** Start Exercise material **

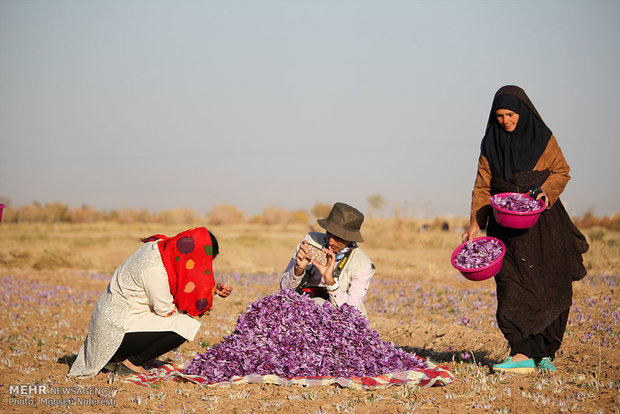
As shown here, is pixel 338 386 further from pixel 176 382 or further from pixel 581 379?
pixel 581 379

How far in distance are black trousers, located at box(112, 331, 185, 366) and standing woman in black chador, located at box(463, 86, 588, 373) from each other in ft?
10.2

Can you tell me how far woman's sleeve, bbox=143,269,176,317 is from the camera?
543 centimetres

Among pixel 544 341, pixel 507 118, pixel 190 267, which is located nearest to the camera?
pixel 190 267

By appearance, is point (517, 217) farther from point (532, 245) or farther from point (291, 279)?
point (291, 279)

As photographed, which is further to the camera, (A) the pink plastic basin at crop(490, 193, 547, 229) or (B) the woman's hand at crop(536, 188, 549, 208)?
(B) the woman's hand at crop(536, 188, 549, 208)

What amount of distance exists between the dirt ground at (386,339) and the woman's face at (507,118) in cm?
236

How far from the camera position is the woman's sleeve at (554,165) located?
5754mm

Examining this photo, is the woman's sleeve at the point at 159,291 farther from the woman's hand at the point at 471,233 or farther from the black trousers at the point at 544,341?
the black trousers at the point at 544,341

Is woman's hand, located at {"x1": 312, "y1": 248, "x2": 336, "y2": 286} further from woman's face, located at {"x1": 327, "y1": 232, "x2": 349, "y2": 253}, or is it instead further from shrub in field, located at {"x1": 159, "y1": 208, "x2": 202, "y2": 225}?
shrub in field, located at {"x1": 159, "y1": 208, "x2": 202, "y2": 225}

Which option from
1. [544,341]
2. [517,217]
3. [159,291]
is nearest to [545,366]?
[544,341]

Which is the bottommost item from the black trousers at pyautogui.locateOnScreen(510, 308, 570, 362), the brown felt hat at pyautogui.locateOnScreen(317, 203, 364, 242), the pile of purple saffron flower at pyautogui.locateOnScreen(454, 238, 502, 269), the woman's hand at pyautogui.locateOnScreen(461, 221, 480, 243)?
the black trousers at pyautogui.locateOnScreen(510, 308, 570, 362)

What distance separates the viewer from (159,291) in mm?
5461

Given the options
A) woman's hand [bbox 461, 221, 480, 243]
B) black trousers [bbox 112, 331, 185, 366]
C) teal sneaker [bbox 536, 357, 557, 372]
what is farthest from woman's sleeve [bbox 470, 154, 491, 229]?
black trousers [bbox 112, 331, 185, 366]

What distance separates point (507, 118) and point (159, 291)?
358 cm
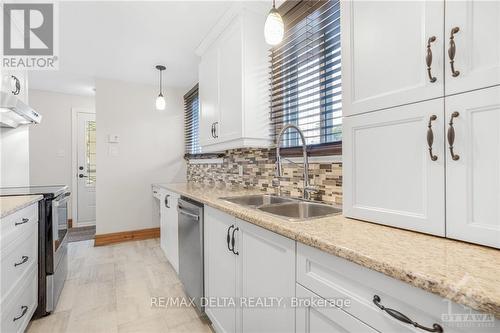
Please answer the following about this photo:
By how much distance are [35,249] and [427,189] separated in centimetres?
242

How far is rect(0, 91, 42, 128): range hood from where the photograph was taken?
63.1 inches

** End Exercise material **

• Written problem:
Copy out all of the lines above word for word, omitting the pictures.

• Solved problem:
As shown here, is pixel 338 386 further from pixel 176 382 or further from pixel 581 379?
pixel 581 379

How far in distance are black trousers, located at box(112, 331, 185, 366) and standing woman in black chador, located at box(463, 86, 588, 373) from each other in ft?
10.2

Can you tell me how far woman's sleeve, bbox=143,269,176,317 is from the camera?
543 centimetres

Among pixel 544 341, pixel 507 118, pixel 190 267, which is located nearest to the camera?
pixel 190 267

By appearance, is point (517, 217) farther from point (532, 245) or farther from point (291, 279)?
point (291, 279)

As photographed, which is further to the camera, (A) the pink plastic basin at crop(490, 193, 547, 229) or (B) the woman's hand at crop(536, 188, 549, 208)?
(B) the woman's hand at crop(536, 188, 549, 208)

What amount of distance exists between the dirt ground at (386,339) and the woman's face at (507,118) in cm?
236

How far from the camera position is the woman's sleeve at (554,165) located?
5754mm

Examining this photo, is the woman's sleeve at the point at 159,291 farther from the woman's hand at the point at 471,233 or farther from the black trousers at the point at 544,341?
the black trousers at the point at 544,341

Is woman's hand, located at {"x1": 312, "y1": 248, "x2": 336, "y2": 286} further from woman's face, located at {"x1": 327, "y1": 232, "x2": 349, "y2": 253}, or is it instead further from shrub in field, located at {"x1": 159, "y1": 208, "x2": 202, "y2": 225}?
shrub in field, located at {"x1": 159, "y1": 208, "x2": 202, "y2": 225}

Which option from
1. [544,341]
2. [517,217]
3. [159,291]
is nearest to [545,366]?
[544,341]

Which is the bottommost item from the black trousers at pyautogui.locateOnScreen(510, 308, 570, 362), the brown felt hat at pyautogui.locateOnScreen(317, 203, 364, 242), the pile of purple saffron flower at pyautogui.locateOnScreen(454, 238, 502, 269), the woman's hand at pyautogui.locateOnScreen(461, 221, 480, 243)?
the black trousers at pyautogui.locateOnScreen(510, 308, 570, 362)

What distance separates the viewer from (159,291) in mm?
5461

Given the options
A) woman's hand [bbox 461, 221, 480, 243]
B) black trousers [bbox 112, 331, 185, 366]
C) teal sneaker [bbox 536, 357, 557, 372]
what is farthest from woman's sleeve [bbox 470, 154, 491, 229]?
black trousers [bbox 112, 331, 185, 366]

What distance separates point (507, 118) and point (159, 291)?
358 cm
Please answer the following about this photo:
By how much distance are [35,249] and [427,189] separated in centimetres?
242

How far is rect(0, 91, 42, 128): range hood from where the photograph was taken?
63.1 inches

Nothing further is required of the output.